Efficacy and safety of valbenazine in Japanese patients with tardive dyskinesia: A multicenter, randomized, double‐blind, placebo‐controlled study (J‐KINECT)

AIM: Valbenazine is approved in the US for treatment of tardive dyskinesia (TD); however, efficacy/safety data in Asian populations are lacking. We assessed the efficacy/safety of valbenazine in Japanese patients. METHODS: This phase II/III, multicenter, randomized, double‐blind, placebo‐controlled study (NCT03176771) included adult psychiatric patients with TD, who were randomly allocated to receive placebo or valbenazine (once‐daily 40‐ or 80‐mg) for a 6‐week, double‐blind period, after which the placebo group was switched to valbenazine for a 42‐week extension.

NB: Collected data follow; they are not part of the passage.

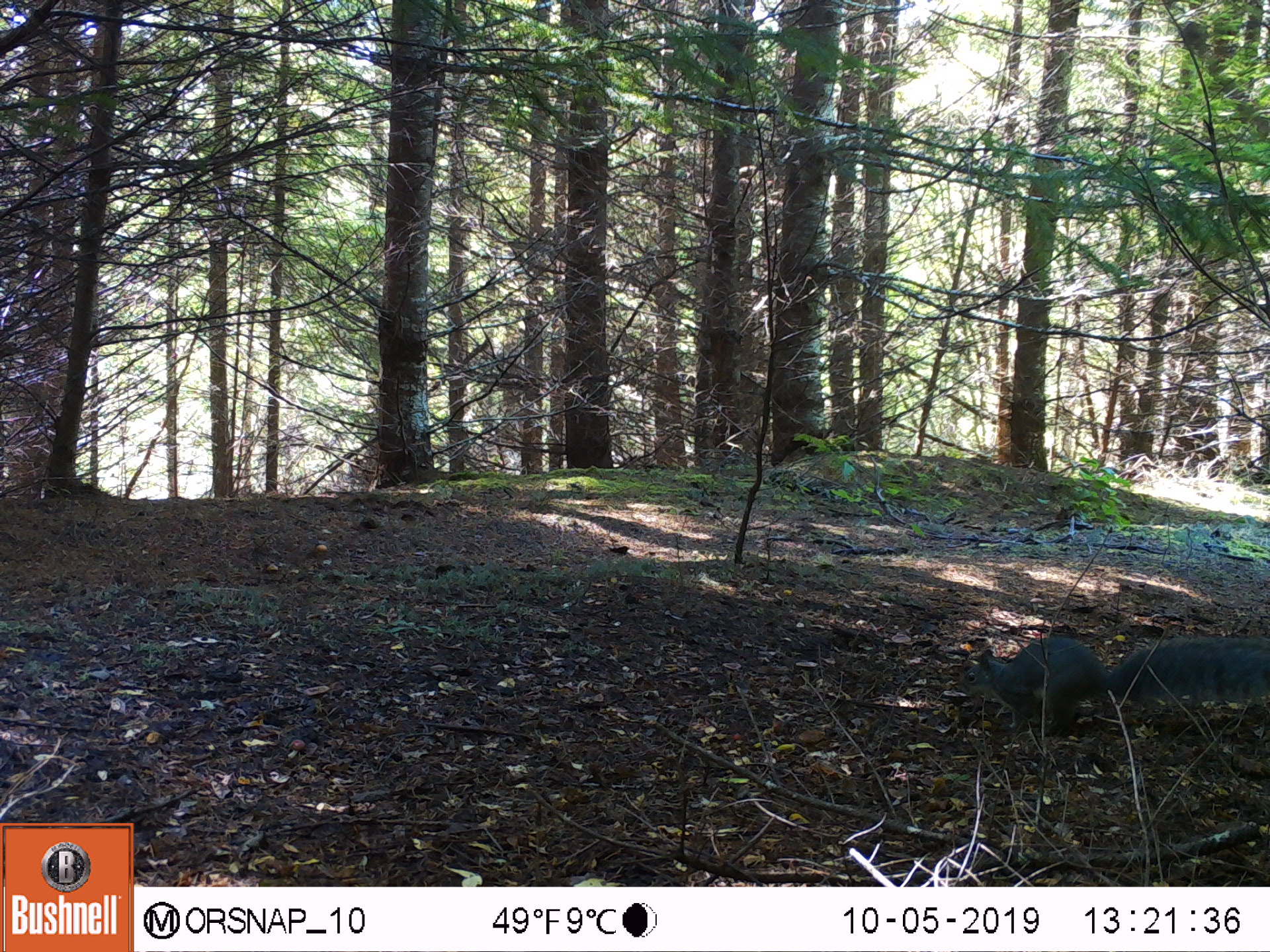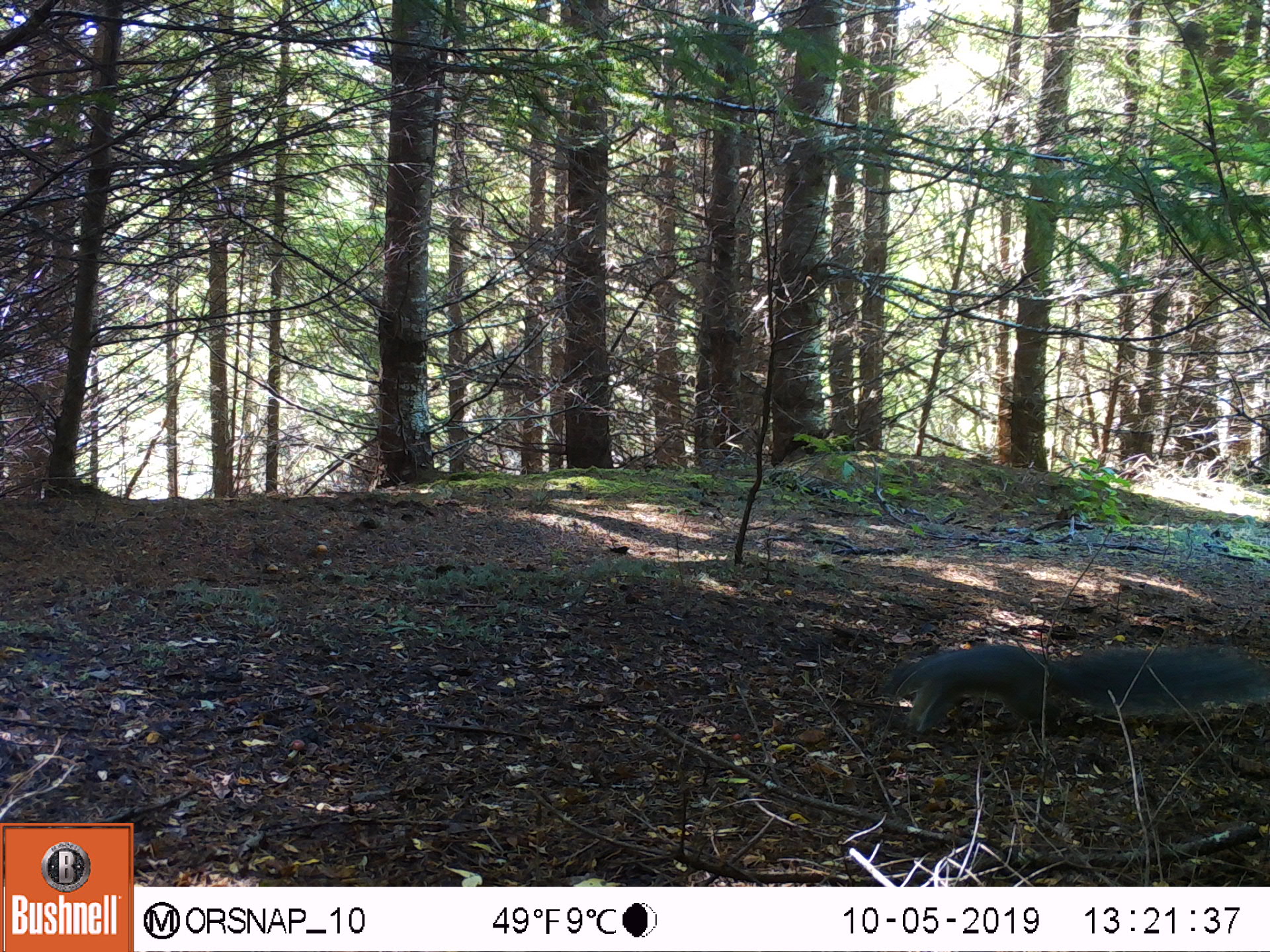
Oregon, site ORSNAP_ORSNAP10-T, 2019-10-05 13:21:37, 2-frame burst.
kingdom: Animalia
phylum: Chordata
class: Mammalia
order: Rodentia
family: Sciuridae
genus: Sciurus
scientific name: Sciurus griseus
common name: western gray squirrel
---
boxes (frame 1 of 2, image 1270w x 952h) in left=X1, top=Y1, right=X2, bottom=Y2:
western gray squirrel: left=952, top=635, right=1265, bottom=735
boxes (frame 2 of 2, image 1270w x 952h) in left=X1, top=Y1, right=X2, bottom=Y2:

The primary endpoint was change from baseline in Abnormal Involuntary Movement Scale (AIMS) total score at Week 6; clinical global impression of improvement of TD (CGI‐TD) was also assessed. RESULTS: Of 256 patients, 86, 85, and 85 were allocated to the 40‐mg valbenazine, 80‐mg valbenazine, and placebo groups, respectively. Least‐squares mean (95% confidence interval) change from baseline in AIMS score at Week 6 was −2.3 (−3.0 to −1.7) in the valbenazine 40‐mg group, −3.7 (−4.4 to −3.0) in the 80‐mg group, and −0.1 (−0.8 to 0.5) in the placebo group; both treatment groups showed statistically significant improvements vs. placebo. Patients switched to valbenazine at Week 6 showed similar improvements in AIMS scores, which were maintained to Week 48. Improvements in CGI‐TD scores were observed for both treatment groups vs. placebo. Incidence of adverse events was highest in the 80‐mg group; common events included nasopharyngitis, somnolence, schizophrenia worsening, hypersalivation, insomnia, and tremor. CONCLUSION: The efficacy/safety profile of valbenazine was similar to that of previous clinical trials, supporting its use for TD treatment in Japanese patients.